Reproduce the material word for word, beginning with its first line and continuing through the line that contains "424 centimetres".

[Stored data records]
################

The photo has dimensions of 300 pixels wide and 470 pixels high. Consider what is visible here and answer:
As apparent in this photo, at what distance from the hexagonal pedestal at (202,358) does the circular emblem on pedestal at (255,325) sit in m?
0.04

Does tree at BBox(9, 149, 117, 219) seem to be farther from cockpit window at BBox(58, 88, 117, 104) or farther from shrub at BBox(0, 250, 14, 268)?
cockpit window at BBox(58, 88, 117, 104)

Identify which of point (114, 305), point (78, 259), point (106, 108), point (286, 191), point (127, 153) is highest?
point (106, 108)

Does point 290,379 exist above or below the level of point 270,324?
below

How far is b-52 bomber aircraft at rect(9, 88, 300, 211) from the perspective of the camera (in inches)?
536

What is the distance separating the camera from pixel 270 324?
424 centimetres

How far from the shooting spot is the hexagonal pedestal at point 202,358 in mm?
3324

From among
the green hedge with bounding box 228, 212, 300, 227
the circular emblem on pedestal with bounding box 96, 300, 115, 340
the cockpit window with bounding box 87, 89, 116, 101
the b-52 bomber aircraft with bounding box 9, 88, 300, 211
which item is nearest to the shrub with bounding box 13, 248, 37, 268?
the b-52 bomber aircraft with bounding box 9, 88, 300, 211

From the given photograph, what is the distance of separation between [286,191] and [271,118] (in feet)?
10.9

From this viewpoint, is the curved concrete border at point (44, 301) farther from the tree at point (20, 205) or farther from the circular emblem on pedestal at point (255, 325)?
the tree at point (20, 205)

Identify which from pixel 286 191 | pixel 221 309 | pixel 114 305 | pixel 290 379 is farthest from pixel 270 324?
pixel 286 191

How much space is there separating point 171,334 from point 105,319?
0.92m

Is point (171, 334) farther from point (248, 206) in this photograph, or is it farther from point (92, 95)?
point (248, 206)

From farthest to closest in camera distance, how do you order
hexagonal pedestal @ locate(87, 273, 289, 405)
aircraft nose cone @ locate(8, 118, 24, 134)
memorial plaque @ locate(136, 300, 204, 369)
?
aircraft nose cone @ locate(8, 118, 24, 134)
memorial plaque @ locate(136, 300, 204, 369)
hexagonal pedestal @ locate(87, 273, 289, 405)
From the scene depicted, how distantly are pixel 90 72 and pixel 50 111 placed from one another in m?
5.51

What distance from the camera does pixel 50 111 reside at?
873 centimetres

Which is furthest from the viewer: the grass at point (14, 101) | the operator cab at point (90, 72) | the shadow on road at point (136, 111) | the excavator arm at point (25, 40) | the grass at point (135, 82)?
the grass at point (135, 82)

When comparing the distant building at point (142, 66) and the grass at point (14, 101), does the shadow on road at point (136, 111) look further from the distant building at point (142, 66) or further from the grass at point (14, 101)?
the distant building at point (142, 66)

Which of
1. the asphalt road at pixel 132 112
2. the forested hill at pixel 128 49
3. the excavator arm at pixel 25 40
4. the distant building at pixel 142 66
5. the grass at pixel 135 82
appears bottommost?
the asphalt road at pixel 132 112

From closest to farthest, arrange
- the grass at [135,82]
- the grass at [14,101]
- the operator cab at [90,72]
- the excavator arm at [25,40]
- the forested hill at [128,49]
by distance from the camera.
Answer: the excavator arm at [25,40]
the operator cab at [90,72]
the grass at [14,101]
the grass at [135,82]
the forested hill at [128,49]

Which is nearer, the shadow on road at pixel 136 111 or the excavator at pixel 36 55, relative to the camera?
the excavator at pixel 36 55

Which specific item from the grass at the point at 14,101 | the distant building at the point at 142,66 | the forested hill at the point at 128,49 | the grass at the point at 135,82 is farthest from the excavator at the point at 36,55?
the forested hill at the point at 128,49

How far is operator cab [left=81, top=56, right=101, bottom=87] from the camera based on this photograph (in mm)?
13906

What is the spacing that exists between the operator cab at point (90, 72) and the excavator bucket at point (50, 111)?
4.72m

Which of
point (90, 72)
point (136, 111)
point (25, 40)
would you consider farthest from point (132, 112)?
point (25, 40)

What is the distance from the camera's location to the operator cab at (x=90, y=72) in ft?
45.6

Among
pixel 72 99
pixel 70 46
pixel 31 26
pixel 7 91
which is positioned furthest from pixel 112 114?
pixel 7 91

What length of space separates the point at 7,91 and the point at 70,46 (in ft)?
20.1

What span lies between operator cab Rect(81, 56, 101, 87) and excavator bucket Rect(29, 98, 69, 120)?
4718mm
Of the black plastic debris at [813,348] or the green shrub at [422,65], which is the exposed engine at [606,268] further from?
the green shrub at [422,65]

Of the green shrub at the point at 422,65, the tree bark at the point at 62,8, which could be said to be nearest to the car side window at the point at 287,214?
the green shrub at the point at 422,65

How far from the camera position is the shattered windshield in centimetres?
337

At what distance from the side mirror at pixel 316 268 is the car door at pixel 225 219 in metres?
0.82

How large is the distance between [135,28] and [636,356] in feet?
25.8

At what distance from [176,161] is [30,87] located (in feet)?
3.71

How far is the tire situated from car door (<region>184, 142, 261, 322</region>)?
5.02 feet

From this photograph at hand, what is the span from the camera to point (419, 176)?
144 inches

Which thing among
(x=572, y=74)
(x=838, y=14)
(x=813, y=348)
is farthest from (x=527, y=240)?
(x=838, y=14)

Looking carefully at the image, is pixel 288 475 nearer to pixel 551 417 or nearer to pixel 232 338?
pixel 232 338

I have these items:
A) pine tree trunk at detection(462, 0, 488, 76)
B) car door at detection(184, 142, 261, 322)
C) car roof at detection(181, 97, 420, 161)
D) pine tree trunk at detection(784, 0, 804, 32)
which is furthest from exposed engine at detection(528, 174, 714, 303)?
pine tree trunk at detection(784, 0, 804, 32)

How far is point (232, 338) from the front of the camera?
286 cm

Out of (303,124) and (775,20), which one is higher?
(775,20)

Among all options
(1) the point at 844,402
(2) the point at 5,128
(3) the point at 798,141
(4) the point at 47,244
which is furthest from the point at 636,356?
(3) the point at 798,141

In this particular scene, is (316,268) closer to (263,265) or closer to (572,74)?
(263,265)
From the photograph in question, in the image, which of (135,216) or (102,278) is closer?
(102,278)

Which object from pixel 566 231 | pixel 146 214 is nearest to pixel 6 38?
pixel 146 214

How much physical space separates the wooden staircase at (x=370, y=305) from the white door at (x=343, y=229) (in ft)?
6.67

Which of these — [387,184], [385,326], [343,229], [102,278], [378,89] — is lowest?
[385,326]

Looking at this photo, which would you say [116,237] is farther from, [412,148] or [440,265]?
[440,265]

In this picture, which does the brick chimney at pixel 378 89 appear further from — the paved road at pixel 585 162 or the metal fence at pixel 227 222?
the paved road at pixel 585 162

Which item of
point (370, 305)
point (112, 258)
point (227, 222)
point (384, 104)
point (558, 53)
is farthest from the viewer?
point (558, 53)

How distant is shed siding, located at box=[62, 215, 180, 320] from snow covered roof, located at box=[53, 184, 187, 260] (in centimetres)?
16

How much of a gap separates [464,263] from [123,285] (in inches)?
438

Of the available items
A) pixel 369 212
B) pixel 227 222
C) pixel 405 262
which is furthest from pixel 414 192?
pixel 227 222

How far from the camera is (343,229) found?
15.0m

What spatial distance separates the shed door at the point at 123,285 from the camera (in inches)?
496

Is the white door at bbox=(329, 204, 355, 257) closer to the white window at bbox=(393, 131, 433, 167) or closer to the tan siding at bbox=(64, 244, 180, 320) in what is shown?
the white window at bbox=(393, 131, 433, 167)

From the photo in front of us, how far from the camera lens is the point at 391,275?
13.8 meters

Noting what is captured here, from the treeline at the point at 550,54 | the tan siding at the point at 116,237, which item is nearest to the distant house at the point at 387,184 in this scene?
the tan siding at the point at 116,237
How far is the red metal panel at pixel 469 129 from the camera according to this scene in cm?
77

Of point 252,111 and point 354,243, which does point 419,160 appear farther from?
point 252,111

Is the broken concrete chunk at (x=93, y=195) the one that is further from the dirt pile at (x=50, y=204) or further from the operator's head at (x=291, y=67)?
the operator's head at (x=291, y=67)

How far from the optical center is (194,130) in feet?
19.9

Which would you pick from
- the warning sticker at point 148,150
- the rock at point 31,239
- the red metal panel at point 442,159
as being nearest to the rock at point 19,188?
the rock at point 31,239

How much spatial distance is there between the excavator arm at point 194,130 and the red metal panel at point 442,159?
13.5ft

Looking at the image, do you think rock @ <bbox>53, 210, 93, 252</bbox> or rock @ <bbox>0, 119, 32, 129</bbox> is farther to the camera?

################

- TASK RESULT:
The photo has dimensions of 300 pixels wide and 470 pixels high. Consider what is visible here and answer:
As apparent in this photo, at what distance from the hexagonal pedestal at (202,358) does the circular emblem on pedestal at (255,325) sit in m?
0.04

Does tree at BBox(9, 149, 117, 219) seem to be farther from cockpit window at BBox(58, 88, 117, 104) or farther from shrub at BBox(0, 250, 14, 268)?
cockpit window at BBox(58, 88, 117, 104)

Identify which of point (114, 305), point (78, 259), point (106, 108), point (286, 191), point (127, 153) is highest?
point (106, 108)

Does point 290,379 exist above or below the level of point 270,324?
below

How far is b-52 bomber aircraft at rect(9, 88, 300, 211) from the perspective of the camera (in inches)?
536

What is the distance separating the camera from pixel 270 324?
424 centimetres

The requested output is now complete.